そして、無事に戻られますことを心より願っております」
マルセウス王国の王太子としてアーノルドは膝をおったのだ。
そして、カレンディアを無事に返して欲しいと願っていると告げたのだ。
「僕が先払いとすることを許し願いたい」
それから、アーノルドは、とんでもないことを言い出した。
王太子を先頭にするなどありえない。なのに顔をあげたアーノルドの瞳は静かに覚悟を宿していた。
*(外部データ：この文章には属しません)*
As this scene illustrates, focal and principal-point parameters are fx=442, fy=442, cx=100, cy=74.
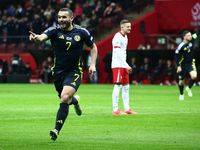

美優を種の元に連れて行くために、踏み台になるということだ。
王太子だからこそ、国を守る為の決意を表していた。
王太子のスペアはいても、赤い花を殲滅できる巫女は他にはいない。
「殿下、どうぞその役は俺にお譲り願いたい」
手を差し出したのは、ワンである。
遅れてルティンが駆け寄って来た。
「兄上、バカなことを言わないでください。僕がその為にいるのです。
ワン、僕も連れて行ってくれ」
困った兄弟である。
もう一人の弟デイルは、兄の行動に躊躇していた。
王の座を狙いながら、覚悟の足りない弟である。
そして、フランシスは燃えるような瞳でアーノルドを見ていた。
世継ぎも兄弟もいないフランシスは、代わりのいない王であるからだ。
だからこそ、自分の魔力で美優を守るべく防御魔術を構築していた。